Jeff Jarvis reacts to the news of Google’s surprisingly healthy profits in the first quarter with his own theory: Google is rewriting the economics handbook and changed the definition of “the economy”.
The old definition meant and measured the performance of big companies and their impact on each other. This was especially the case in media and advertising, which served only companies of a certain size because only large companies could afford to advertise in large outlets. But Google’s marketplace for advertisers of all sizes represents the small-is-the-new-big economy: no limit of small enterprises that can now add up to a critical mass. The fact that it is an auction marketplace also means that this economy is more fluid; it fills in voids.

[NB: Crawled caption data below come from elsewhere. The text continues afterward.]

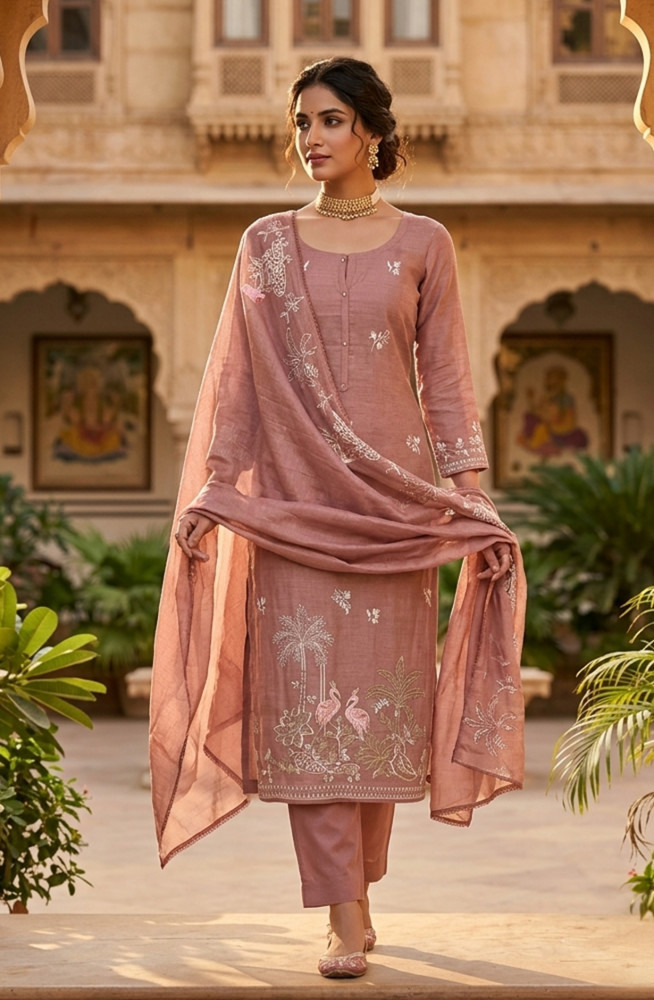 Image of Brown Mul Chanderi Unstitched Suit Set with Beautiful Dupatta - 752-9189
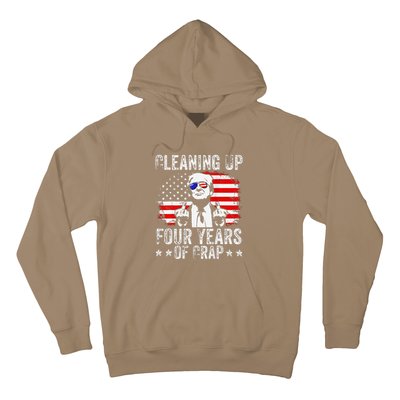 Cleaning Up Four Years Of Crap Funny Usa Flag Trump Garbage Hoodie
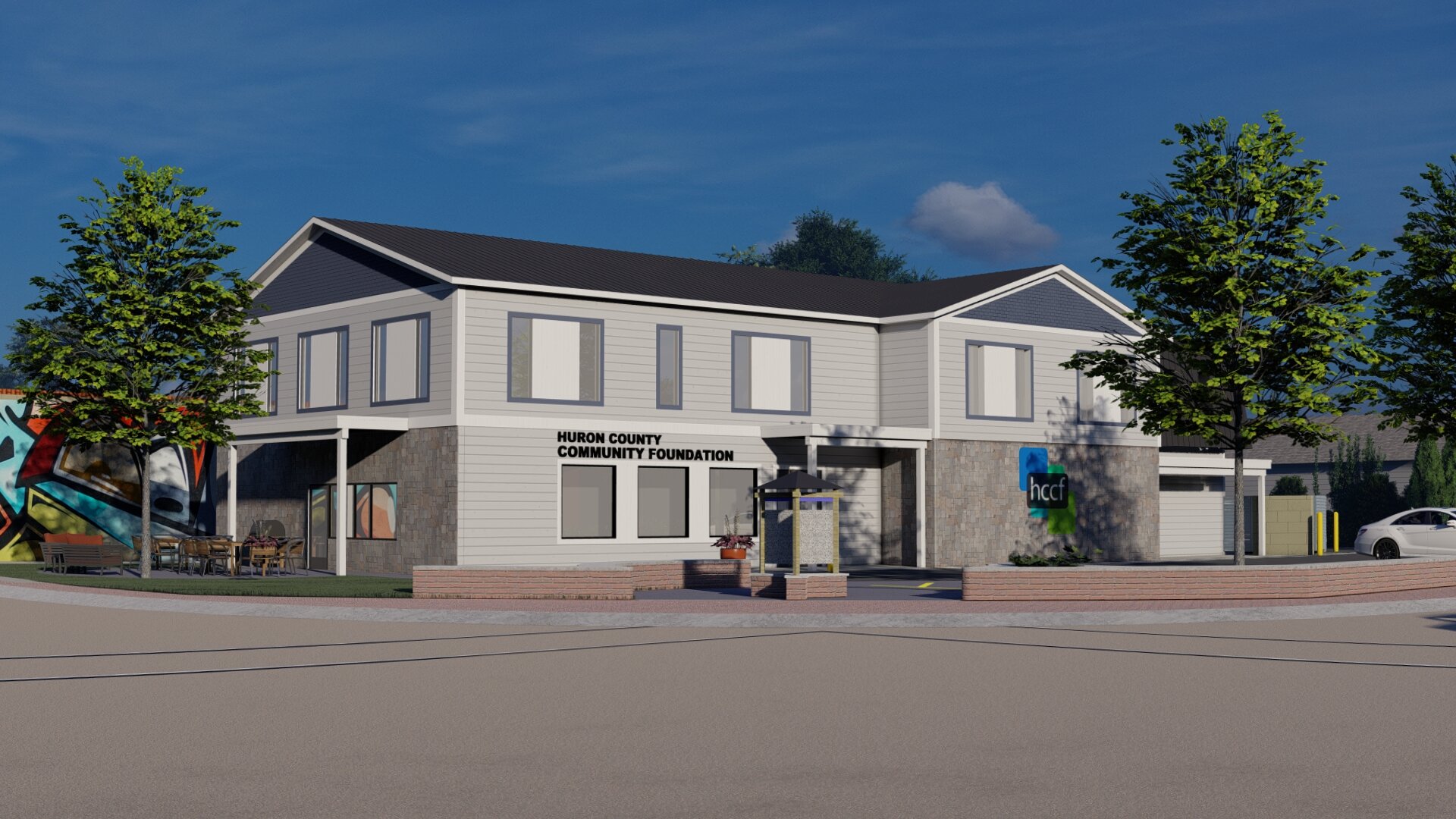 A rendering of the new home for the Huron County Community Foundation.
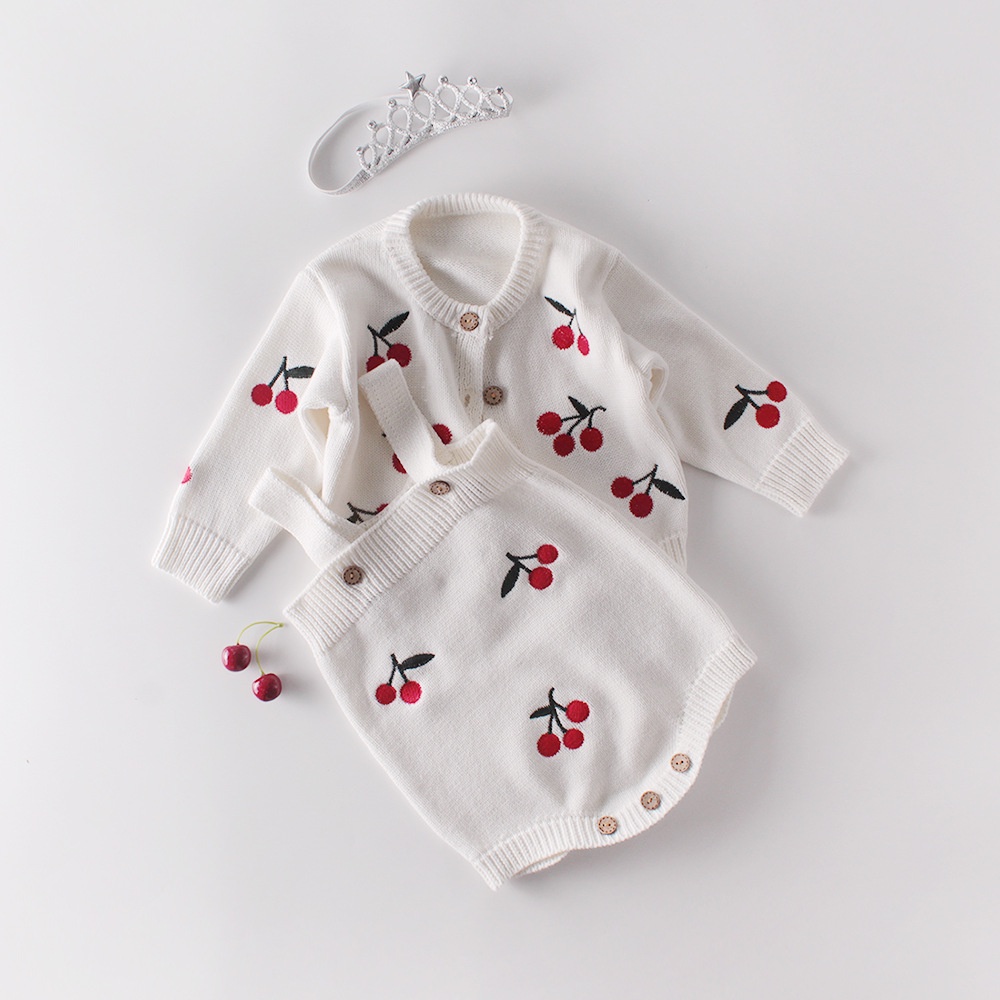 Set Đồ Mùa Xuân 0-2 Tuổi Gồm Áo Tay Dài Thêu Hình Quả Cherry Dễ Thương + Váy Ha
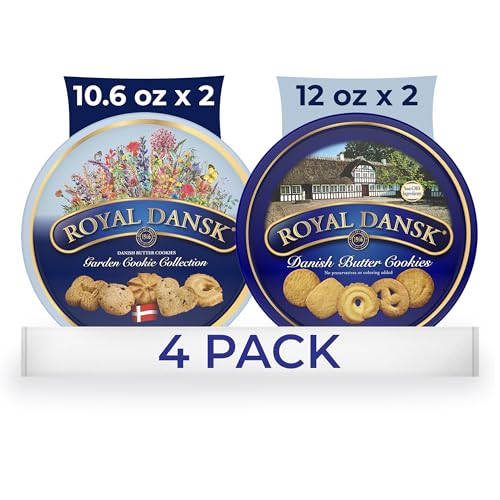 Royal Dansk Garden Cookie Collection & Danish Butter Cookies, 4-Pack
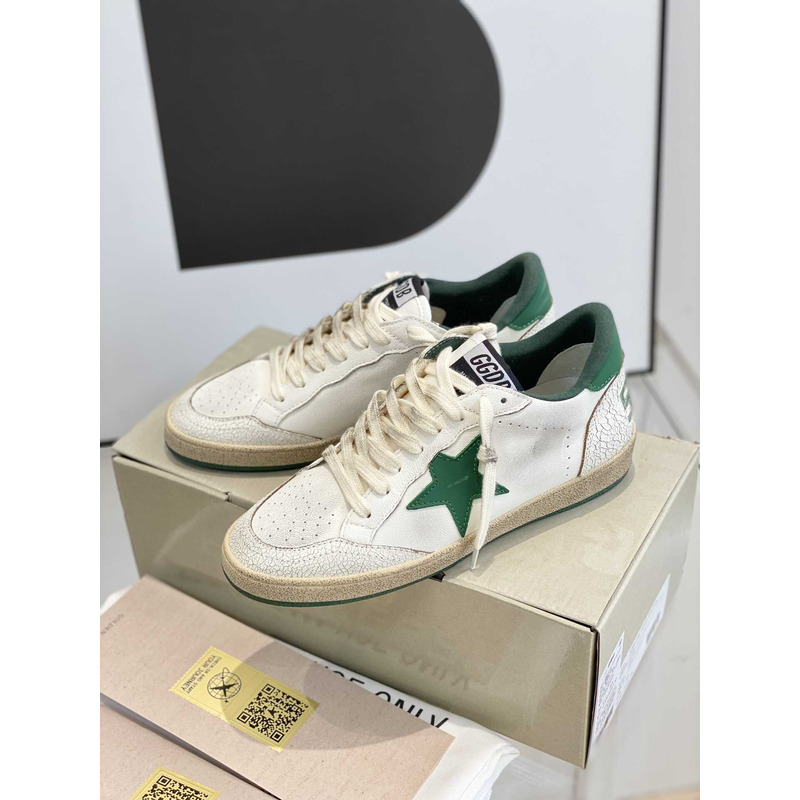 GGDB Ball Star Sneakers In White Nappa Green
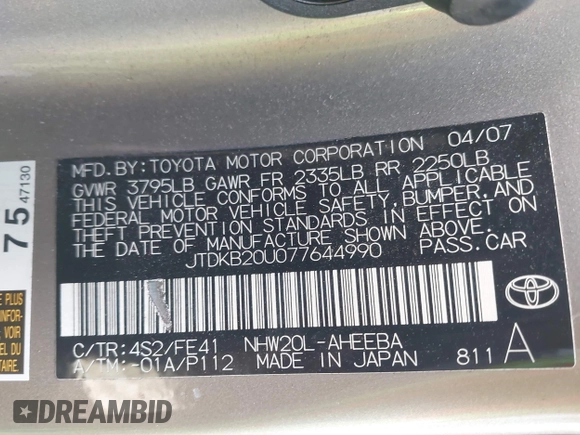 2007 Toyota Prius with VIN JTDKB20U077644990, listed as a IAAI auction lot 42676112 with 158,870 mi miles and . Bid and sale history available at DreamBid. Image 9.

This means Google may be protected from an economic downturn in quite unprecedented ways:
when there’s an economic downturn that affects, say, travel, that will affect a magazine like Condé Nast Traveler; airlines and hotels of a certain size will advertise less and there aren’t new advertisers to fill in that void at Traveler’s price. But on Google, if American Airlines and the Ritz aren’t buying the keyword “Paris” this month, there are no end of advertisers who will step in to buy the word. The price of that keyword may decline. But in Google’s very broad economy, the prices of other keywords (e.g., “credit”) may rise.
Comscore started a run on Google’s stock by pointing out that fewer people were clicking on Google’s ads – though Google said it was tuning ad placement to improve relevance. In the end Google ends up looking smarter than Comscore and Jeff argues that the old sampling methodology’s days are numbered as it simply can’t measure the niches.